Todo se naturaliza: en España parece tan natural que los herederos de la República convivan con un rey como que una mayoría de progresistas de izquierdas se resistan a aceptar la autonomía de naciones sometidas a la corona. Por eso, con el tiempo, veremos con naturalidad que nos gobierne un matrimonio electo por su familia, o que se instituya el matrimonio gay.
Pero todavía disiento con mi desairado amigo Ignacio Liprandi, y junto a mi conciudadano Bergoglio rechazo semejante institución.
Vi que en Estados Unidos hay rabinos gays, que en sinagogas gays casan parejas gays y me impresiona imaginar una escena sexual entre dos muchachos simétricamente circuncisos. Nunca entendí la opción gay.
Para mi estrecho (straight) entendimiento, un gay es un bisexual obsesionado por la única alternativa que se atrevió a probar, o a profundizar: el gay vendría a ser una suerte de extremista ortodoxo. Y que sea homosexual no justifica condenarlo a comparecer ante el Estado para legitimar una unión que, sin duda, ha de haberse consumado previamente.
Y como siempre, según se dice y bien lo sabe en carne propia la gente gay, una cosa trae la otra, así que apuesto a que no bien se legisle el casamiento gay, los activistas gays comenzarán a reclamar su ley del divorcio gay.
El matrimonio gay, sea civil, religioso, supersticioso o blasfemo, es una institución que confluye con la del divorcio, promulgada en tiempos de Alfonsín. Ambos dispositivos propenden a una transferencia de ingresos entre generaciones.
El divorcio es primariamente una institución destinada a facilitar el matrimonio a personas que ya han demostrado que no sirven para eso.
Pero secundariamente, y con un grado de importancia mayor en una sociedad que ha pautado que las mujeres envejecen mientras los hombres maduran, el divorcio hetero es una facilitación del relevo de vientres en la pareja humana. Por eso las divorciadas suelen reincidir con hombres de su generación, con sus propios amantes o con sus primeros novios; en tanto los divorciados tienden a buscar mujeres de una o dos generaciones siguientes a la de su ex cónyuge. Este fenómeno se acentuará en el matrimonio homosexual.
Ocurre que desde Platón a Foucault, la filosofía occidental funciona como una precisa máquina publicitaria de lo que el francés llamó el amor del muchacho.
El muchacho, que puede ser el jovencito enamorado en busca del padre que le falló, o el taxi-boy que te hacer ver las estrellas de felicidad pero después te roba el Rolex, hoy no significa nada para la AFIP, la ANSES o las cuentas públicas.
Pero a partir de la institucionalización del matrimonio gay, no habrá muchacho que se dé por satisfecho con una imagen paterna y una mísera extensión de la tarjeta Visa y todos empezarán a histeriquear reclamando la formalización de la pareja como esa prueba de tu amor que exigían las vírgenes del pasado.
Soy parte interesada.
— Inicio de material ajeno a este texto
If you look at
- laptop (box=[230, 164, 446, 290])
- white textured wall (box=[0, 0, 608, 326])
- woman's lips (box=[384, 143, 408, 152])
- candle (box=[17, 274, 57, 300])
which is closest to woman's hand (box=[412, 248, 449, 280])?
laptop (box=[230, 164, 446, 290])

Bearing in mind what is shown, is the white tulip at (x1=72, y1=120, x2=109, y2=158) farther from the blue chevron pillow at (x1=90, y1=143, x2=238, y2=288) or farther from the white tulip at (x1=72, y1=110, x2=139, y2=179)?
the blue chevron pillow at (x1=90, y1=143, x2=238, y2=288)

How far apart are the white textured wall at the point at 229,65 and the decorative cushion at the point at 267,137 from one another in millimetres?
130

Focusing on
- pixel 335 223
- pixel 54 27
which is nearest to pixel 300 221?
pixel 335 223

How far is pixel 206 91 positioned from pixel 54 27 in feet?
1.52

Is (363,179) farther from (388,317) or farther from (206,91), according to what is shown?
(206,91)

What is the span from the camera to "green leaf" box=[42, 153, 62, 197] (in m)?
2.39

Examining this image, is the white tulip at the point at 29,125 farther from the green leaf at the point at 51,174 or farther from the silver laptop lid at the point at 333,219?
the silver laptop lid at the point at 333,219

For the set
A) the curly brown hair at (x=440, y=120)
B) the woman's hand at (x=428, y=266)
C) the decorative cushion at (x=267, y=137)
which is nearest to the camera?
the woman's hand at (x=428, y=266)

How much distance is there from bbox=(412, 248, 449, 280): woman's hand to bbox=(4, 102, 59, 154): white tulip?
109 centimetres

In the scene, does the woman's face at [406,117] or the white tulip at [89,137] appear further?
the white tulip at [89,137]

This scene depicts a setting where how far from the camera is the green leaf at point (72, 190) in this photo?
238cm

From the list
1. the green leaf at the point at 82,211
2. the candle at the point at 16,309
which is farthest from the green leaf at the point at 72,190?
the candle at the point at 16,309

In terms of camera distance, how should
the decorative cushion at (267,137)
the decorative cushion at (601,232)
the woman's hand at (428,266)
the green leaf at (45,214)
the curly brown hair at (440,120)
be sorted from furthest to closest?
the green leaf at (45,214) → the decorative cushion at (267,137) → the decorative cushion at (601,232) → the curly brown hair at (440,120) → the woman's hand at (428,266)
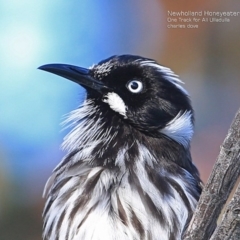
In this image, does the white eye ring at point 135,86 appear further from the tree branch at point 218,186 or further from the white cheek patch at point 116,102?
the tree branch at point 218,186

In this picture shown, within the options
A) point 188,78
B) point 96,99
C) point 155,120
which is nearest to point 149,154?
point 155,120

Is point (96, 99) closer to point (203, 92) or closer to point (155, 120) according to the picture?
point (155, 120)

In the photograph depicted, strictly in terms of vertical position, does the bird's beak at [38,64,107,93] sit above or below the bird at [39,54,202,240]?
above

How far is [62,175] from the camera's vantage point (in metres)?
1.59

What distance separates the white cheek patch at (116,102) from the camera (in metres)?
1.58

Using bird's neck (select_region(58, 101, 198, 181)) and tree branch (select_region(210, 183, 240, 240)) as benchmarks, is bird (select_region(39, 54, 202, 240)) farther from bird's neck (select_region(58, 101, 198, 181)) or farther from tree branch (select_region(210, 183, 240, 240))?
tree branch (select_region(210, 183, 240, 240))

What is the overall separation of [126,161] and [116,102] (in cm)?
17

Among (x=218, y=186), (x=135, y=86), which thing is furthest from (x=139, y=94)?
(x=218, y=186)

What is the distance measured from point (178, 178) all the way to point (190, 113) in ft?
0.66

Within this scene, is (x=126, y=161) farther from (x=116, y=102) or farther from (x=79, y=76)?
(x=79, y=76)

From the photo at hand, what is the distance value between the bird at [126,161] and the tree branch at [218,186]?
0.34m

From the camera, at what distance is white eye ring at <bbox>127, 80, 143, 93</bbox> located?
1571mm

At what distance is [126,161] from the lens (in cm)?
155

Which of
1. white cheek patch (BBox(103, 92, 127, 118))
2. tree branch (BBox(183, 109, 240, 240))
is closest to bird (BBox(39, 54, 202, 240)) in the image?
white cheek patch (BBox(103, 92, 127, 118))
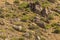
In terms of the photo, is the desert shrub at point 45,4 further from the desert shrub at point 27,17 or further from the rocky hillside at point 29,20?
the desert shrub at point 27,17

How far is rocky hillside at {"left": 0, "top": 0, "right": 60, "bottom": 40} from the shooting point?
25.5 m

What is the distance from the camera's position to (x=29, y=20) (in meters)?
28.8

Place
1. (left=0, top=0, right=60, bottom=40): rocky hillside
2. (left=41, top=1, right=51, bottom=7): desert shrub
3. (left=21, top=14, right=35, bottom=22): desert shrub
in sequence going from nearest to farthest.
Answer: (left=0, top=0, right=60, bottom=40): rocky hillside < (left=21, top=14, right=35, bottom=22): desert shrub < (left=41, top=1, right=51, bottom=7): desert shrub

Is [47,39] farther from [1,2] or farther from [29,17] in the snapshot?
[1,2]

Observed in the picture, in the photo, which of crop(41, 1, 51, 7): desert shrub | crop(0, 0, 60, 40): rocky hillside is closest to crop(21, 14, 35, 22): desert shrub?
crop(0, 0, 60, 40): rocky hillside

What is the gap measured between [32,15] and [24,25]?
271 centimetres

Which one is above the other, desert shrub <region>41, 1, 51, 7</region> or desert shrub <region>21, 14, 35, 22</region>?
desert shrub <region>21, 14, 35, 22</region>

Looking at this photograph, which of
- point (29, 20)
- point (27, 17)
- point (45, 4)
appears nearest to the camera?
point (29, 20)

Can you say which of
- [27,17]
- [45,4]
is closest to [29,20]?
[27,17]

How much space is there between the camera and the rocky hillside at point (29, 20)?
25547mm

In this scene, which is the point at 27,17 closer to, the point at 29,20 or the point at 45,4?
the point at 29,20

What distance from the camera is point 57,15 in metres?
31.4

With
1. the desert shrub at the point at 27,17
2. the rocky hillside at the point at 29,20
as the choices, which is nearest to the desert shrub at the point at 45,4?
the rocky hillside at the point at 29,20

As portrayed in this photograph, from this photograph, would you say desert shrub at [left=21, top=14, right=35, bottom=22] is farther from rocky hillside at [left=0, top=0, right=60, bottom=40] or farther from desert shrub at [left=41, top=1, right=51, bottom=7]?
desert shrub at [left=41, top=1, right=51, bottom=7]
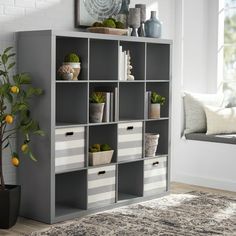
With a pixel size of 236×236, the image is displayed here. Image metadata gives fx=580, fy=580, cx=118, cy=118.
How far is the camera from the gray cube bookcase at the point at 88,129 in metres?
4.36

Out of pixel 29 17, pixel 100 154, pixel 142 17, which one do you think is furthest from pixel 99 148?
pixel 142 17

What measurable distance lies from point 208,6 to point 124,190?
231 centimetres

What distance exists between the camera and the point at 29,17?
4.63 meters

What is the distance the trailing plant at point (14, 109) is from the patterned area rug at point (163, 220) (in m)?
0.64

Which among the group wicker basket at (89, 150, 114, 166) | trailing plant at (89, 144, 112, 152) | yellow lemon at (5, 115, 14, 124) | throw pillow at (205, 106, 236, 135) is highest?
yellow lemon at (5, 115, 14, 124)

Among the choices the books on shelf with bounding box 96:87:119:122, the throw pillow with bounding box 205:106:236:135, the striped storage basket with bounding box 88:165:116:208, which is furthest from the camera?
the throw pillow with bounding box 205:106:236:135

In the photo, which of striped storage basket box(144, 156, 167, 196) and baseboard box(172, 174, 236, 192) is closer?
striped storage basket box(144, 156, 167, 196)

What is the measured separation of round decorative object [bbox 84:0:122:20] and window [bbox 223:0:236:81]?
1.52m

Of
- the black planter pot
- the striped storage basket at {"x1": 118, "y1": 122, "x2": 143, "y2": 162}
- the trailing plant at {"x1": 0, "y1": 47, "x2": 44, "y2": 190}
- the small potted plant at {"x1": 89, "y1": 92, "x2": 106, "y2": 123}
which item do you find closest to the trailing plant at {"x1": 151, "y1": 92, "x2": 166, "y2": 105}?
the striped storage basket at {"x1": 118, "y1": 122, "x2": 143, "y2": 162}

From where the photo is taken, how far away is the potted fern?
418 cm

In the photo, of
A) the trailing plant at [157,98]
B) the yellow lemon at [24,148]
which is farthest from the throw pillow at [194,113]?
the yellow lemon at [24,148]

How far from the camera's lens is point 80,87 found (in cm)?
462

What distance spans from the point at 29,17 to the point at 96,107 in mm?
895

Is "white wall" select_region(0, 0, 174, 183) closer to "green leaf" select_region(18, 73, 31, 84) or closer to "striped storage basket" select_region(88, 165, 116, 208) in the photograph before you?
"green leaf" select_region(18, 73, 31, 84)
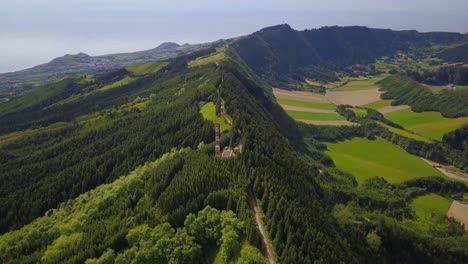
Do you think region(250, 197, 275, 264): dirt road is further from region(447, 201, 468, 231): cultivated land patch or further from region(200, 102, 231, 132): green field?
region(447, 201, 468, 231): cultivated land patch

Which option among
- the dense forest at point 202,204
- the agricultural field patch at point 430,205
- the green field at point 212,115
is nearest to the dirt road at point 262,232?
the dense forest at point 202,204

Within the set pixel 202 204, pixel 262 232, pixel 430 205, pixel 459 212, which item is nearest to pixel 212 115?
pixel 202 204

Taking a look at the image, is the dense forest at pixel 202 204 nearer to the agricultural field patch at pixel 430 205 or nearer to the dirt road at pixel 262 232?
the dirt road at pixel 262 232

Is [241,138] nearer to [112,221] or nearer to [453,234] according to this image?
[112,221]

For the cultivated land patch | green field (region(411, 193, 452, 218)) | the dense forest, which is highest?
the dense forest

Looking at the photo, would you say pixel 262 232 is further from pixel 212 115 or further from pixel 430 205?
pixel 430 205

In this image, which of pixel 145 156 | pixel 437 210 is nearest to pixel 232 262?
pixel 145 156

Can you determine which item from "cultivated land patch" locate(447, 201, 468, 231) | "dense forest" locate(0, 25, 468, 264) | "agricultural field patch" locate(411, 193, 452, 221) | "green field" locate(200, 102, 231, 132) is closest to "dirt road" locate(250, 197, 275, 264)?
"dense forest" locate(0, 25, 468, 264)
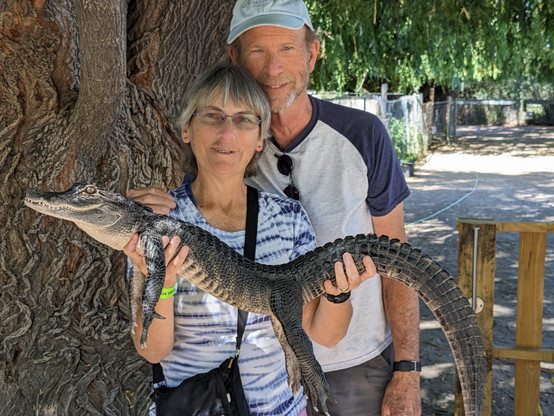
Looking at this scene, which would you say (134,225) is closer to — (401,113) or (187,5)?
(187,5)

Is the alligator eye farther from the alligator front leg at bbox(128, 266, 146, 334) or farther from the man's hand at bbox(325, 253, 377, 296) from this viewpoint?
the man's hand at bbox(325, 253, 377, 296)

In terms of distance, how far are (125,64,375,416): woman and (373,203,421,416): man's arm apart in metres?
0.40

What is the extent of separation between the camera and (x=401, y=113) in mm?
17672

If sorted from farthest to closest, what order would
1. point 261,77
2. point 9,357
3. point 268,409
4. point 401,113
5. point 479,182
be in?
point 401,113, point 479,182, point 9,357, point 261,77, point 268,409

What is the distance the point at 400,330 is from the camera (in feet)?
7.90

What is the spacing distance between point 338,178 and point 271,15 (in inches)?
26.3

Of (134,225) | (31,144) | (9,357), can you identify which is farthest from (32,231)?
(134,225)

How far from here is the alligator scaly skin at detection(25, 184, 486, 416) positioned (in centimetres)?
191

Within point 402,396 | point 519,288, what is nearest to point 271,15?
point 402,396

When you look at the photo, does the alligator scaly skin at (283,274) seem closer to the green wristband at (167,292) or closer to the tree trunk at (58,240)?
the green wristband at (167,292)

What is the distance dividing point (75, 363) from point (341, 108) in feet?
6.72

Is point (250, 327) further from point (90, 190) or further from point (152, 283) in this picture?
point (90, 190)

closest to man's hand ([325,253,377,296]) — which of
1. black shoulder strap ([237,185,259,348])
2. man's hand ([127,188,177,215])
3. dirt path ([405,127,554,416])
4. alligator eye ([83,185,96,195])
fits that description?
black shoulder strap ([237,185,259,348])

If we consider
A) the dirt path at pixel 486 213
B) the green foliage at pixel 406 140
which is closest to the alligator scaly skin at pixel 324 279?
the dirt path at pixel 486 213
Como tantos viejos Sócrates que buscan sus Alcibíades, pertenezco a la clase pasiva. Favorecido en el sorteo de un premio nacional de literatura, recibo una pensión del Estado que la inflación devora mes a mes.
Si los muchachos gays logran su cometido, esas jubilaciones que los finados dejen de percibir seguirán drenando al fisco como pensiones que disfrutarán de por vida los ahora jóvenes y briosos viuditos.
Resultados: más déficit fiscal, más inflación, menos bienestar para nuestros mayores y, como si hubiera pocas, más escenas de celos y reproches entre nuestros amigos trolos.